Task details: Reproduce the following material word for word, omitting the pictures.

-- -- --

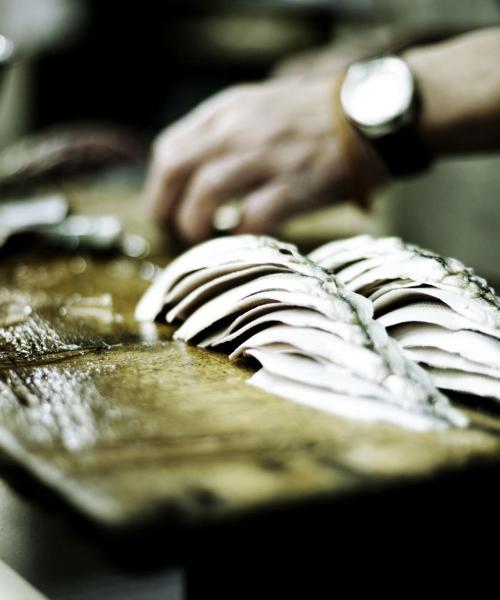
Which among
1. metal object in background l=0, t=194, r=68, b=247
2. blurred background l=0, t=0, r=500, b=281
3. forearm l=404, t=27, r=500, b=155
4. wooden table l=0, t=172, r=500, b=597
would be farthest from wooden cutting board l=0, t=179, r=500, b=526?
blurred background l=0, t=0, r=500, b=281

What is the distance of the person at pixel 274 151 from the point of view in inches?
76.0

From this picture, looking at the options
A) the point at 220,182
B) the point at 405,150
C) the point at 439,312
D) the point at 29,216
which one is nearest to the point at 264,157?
the point at 220,182

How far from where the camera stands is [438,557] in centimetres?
83

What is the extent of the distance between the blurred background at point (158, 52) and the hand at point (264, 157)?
10.8 ft

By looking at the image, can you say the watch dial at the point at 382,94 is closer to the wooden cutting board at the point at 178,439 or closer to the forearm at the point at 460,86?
the forearm at the point at 460,86

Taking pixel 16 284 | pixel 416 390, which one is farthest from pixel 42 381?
pixel 16 284

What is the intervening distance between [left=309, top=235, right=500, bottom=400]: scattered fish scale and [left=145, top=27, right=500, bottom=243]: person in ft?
2.84

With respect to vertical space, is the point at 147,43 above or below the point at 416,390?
above

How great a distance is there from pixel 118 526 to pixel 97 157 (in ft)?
10.4

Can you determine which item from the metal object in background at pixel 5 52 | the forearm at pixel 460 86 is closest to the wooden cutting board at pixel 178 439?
the forearm at pixel 460 86

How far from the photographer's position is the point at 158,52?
630cm

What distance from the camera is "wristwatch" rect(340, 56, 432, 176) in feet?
5.97

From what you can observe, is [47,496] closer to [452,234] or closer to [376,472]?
[376,472]

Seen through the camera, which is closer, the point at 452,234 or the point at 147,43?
the point at 452,234
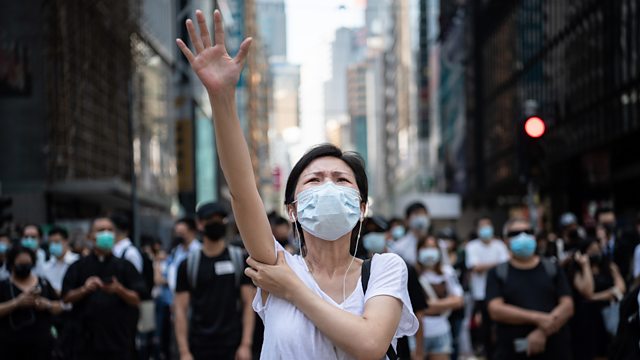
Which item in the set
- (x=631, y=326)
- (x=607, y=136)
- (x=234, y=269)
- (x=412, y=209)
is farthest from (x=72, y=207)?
(x=631, y=326)

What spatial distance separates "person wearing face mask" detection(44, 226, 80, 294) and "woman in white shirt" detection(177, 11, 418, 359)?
31.1ft

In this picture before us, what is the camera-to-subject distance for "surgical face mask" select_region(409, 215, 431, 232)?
11422 millimetres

-- -- --

Problem solution:
Which among
1. metal object in background l=0, t=194, r=68, b=247
2. blurred background l=0, t=0, r=500, b=281
3. forearm l=404, t=27, r=500, b=155
4. wooden table l=0, t=172, r=500, b=597
would be farthest from wooden cutting board l=0, t=179, r=500, b=526?
blurred background l=0, t=0, r=500, b=281

What is the distance of the person at pixel 274 151 from the point of view in inches?
76.0

From this picture, looking at the options
A) the point at 220,182
B) the point at 405,150
C) the point at 439,312
D) the point at 29,216
which one is nearest to the point at 264,157?
the point at 220,182

How far from where the camera stands is [438,557] in centimetres?
83

What is the extent of the distance between the blurred background at point (158, 52) and the hand at point (264, 157)?
10.8 ft

By looking at the image, can you say the watch dial at the point at 382,94 is closer to the wooden cutting board at the point at 178,439 or closer to the forearm at the point at 460,86?
the forearm at the point at 460,86

Taking pixel 16 284 | pixel 416 390, which one is farthest from pixel 42 381?
pixel 16 284

What is the intervening distance between [left=309, top=235, right=500, bottom=400]: scattered fish scale and [left=145, top=27, right=500, bottom=243]: person in ft?
2.84

With respect to vertical space, is the point at 147,43 above or below the point at 416,390?
above

How great a distance is there from pixel 118 526 to pixel 97 157 (in ft)?
10.4

Can you determine which item from the metal object in background at pixel 5 52 | the forearm at pixel 460 86 is closest to the wooden cutting board at pixel 178 439?
the forearm at pixel 460 86

How far from the photographer's position is the point at 158,52?
630cm

What distance from the camera is "wristwatch" rect(340, 56, 432, 176) in feet?
5.97

From what you can observe, is [47,496] closer to [452,234] or closer to [376,472]?
[376,472]

Seen through the camera, which is closer, the point at 452,234 or the point at 147,43?
the point at 452,234
Which item in the set
- (x=631, y=326)
- (x=607, y=136)
- (x=234, y=269)
- (x=412, y=209)
is farthest from (x=72, y=207)?
(x=631, y=326)

What spatial distance separates "person wearing face mask" detection(44, 226, 80, 294) and "woman in white shirt" detection(177, 11, 418, 359)?
31.1ft

In this picture before us, what is the camera-to-subject distance for "surgical face mask" select_region(409, 215, 431, 232)?
11422 millimetres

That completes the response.